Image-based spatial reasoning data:
******************************

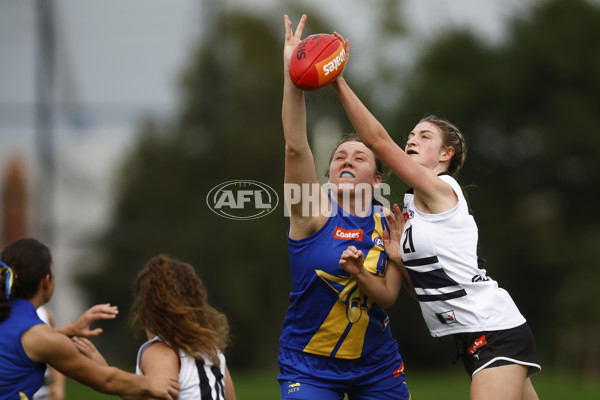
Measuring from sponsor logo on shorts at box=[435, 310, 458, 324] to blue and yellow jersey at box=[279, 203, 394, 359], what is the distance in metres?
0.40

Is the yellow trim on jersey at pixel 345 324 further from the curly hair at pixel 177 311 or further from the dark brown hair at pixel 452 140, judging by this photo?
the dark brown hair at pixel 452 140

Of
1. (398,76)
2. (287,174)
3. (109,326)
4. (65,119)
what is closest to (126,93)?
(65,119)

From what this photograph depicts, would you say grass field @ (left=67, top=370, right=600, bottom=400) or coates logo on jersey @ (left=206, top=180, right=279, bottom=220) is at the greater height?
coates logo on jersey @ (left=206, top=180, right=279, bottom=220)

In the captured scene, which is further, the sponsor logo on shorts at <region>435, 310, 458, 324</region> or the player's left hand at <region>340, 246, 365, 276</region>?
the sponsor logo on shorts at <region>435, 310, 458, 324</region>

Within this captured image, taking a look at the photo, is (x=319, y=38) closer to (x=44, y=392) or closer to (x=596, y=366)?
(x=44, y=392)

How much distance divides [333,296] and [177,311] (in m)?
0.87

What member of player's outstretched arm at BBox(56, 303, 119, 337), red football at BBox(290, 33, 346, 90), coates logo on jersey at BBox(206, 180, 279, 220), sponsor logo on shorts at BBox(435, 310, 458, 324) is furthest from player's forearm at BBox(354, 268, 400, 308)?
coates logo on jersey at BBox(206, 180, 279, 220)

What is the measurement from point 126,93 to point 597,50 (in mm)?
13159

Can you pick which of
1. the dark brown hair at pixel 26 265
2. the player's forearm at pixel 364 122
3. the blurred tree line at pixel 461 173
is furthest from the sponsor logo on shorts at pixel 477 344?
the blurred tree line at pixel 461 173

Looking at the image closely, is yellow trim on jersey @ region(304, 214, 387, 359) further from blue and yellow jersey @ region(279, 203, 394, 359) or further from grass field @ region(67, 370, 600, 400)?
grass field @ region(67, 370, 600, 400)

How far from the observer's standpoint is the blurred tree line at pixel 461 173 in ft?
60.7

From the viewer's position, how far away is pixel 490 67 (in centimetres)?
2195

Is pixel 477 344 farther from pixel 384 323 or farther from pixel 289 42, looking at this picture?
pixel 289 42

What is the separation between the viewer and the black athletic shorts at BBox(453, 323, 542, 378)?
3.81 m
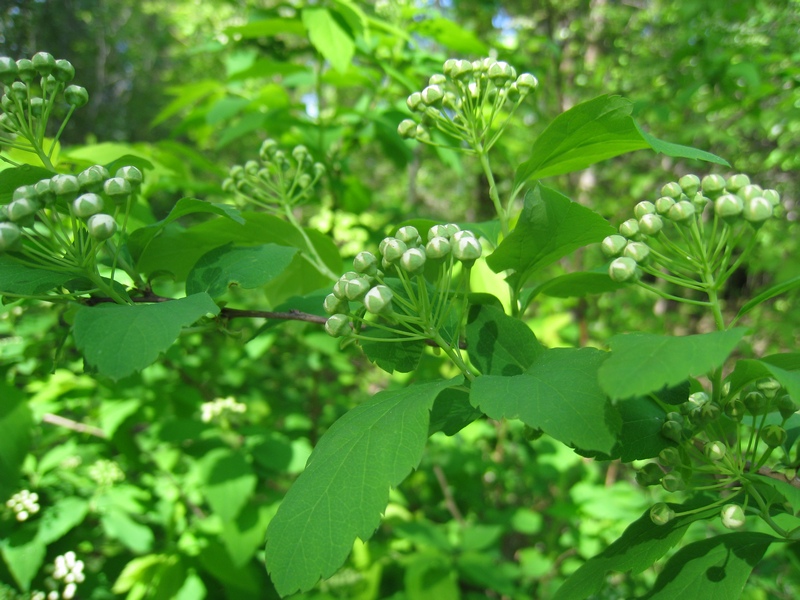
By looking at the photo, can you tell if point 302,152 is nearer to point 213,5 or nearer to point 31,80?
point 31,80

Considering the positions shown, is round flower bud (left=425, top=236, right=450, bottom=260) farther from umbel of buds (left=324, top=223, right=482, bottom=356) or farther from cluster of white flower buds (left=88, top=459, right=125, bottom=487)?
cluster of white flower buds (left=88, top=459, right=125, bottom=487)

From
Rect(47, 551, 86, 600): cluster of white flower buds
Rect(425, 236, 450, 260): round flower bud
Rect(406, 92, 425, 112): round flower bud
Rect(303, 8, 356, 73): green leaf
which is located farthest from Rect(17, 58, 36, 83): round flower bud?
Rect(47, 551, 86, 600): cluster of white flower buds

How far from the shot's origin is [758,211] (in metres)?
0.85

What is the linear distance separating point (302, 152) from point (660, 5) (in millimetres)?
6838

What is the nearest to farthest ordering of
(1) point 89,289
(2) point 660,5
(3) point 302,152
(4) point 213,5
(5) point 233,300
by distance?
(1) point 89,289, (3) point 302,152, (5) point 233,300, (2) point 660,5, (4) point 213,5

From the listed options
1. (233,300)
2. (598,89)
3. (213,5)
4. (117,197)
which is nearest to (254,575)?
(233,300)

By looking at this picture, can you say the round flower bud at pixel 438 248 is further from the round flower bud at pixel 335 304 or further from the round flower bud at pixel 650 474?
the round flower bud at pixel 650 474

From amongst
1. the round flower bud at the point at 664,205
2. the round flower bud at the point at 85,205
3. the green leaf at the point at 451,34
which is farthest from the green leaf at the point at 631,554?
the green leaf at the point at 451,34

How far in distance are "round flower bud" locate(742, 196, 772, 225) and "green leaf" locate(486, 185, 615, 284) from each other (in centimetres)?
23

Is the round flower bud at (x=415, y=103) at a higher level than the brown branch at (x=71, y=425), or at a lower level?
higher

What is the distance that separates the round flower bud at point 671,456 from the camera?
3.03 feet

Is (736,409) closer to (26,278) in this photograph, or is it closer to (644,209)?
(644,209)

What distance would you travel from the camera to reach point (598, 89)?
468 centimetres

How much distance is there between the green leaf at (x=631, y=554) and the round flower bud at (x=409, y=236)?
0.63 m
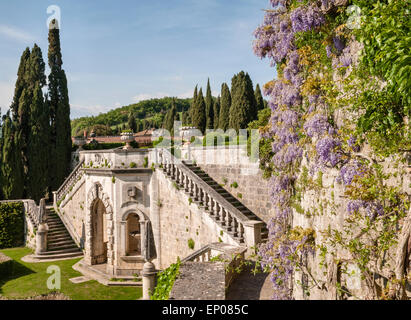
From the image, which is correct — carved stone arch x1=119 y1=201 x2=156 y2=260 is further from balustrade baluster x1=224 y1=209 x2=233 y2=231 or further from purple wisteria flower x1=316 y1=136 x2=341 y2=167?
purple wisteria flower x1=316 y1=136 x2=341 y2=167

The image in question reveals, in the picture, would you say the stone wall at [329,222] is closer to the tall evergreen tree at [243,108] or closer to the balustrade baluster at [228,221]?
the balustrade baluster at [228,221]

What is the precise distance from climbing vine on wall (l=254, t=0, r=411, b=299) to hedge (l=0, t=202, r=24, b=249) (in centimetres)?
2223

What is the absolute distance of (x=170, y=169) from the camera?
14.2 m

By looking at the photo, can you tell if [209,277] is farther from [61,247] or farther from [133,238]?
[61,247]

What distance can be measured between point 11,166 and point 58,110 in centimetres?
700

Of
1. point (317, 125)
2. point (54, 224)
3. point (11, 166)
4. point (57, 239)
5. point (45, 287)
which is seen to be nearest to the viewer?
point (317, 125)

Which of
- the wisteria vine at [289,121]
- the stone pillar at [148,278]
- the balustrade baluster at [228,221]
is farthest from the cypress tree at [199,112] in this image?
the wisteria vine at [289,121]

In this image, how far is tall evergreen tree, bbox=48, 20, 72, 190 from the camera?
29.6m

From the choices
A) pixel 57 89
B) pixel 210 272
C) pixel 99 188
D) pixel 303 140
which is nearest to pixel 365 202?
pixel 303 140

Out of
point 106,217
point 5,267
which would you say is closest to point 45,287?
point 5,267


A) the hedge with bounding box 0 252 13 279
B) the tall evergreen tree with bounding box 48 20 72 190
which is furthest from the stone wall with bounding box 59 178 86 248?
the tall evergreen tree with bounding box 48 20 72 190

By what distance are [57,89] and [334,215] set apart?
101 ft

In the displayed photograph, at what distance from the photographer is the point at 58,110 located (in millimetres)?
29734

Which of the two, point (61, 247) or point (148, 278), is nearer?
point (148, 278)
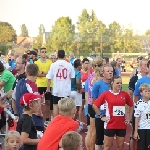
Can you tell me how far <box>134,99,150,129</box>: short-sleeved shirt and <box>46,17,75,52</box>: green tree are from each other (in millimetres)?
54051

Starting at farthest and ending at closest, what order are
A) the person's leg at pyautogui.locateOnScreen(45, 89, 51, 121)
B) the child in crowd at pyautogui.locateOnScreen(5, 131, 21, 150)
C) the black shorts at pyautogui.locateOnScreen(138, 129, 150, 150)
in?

******************************

> [GOAL]:
Leave out all pictures and retype precisely the lines that run from the line containing "From the choices" to the last line of the records.

> [FULL SOLUTION]:
From the choices
A) pixel 57 89
B) pixel 210 272
C) pixel 99 188
D) pixel 303 140
which is nearest to pixel 365 202?
pixel 303 140

Out of
point 106,217
point 5,267
which would you say is closest to point 45,287?
point 5,267


A) the hedge with bounding box 0 252 13 279
B) the tall evergreen tree with bounding box 48 20 72 190
which is furthest from the stone wall with bounding box 59 178 86 248?
the tall evergreen tree with bounding box 48 20 72 190

By what distance are [57,89] and [334,215] set apart?
101 ft

In the displayed photograph, at what distance from the photographer is the point at 58,110 located (in millimetres)?
29734

Which of the two, point (61, 247) or point (148, 278), is nearer?
point (148, 278)
Can you tell me how far <box>134,99,150,129</box>: short-sleeved shirt and <box>46,17,75,52</box>: green tree are from each other (in millimetres)?
54051

Starting at farthest and ending at closest, what order are
A) the person's leg at pyautogui.locateOnScreen(45, 89, 51, 121)
B) the child in crowd at pyautogui.locateOnScreen(5, 131, 21, 150)
C) the black shorts at pyautogui.locateOnScreen(138, 129, 150, 150)
in?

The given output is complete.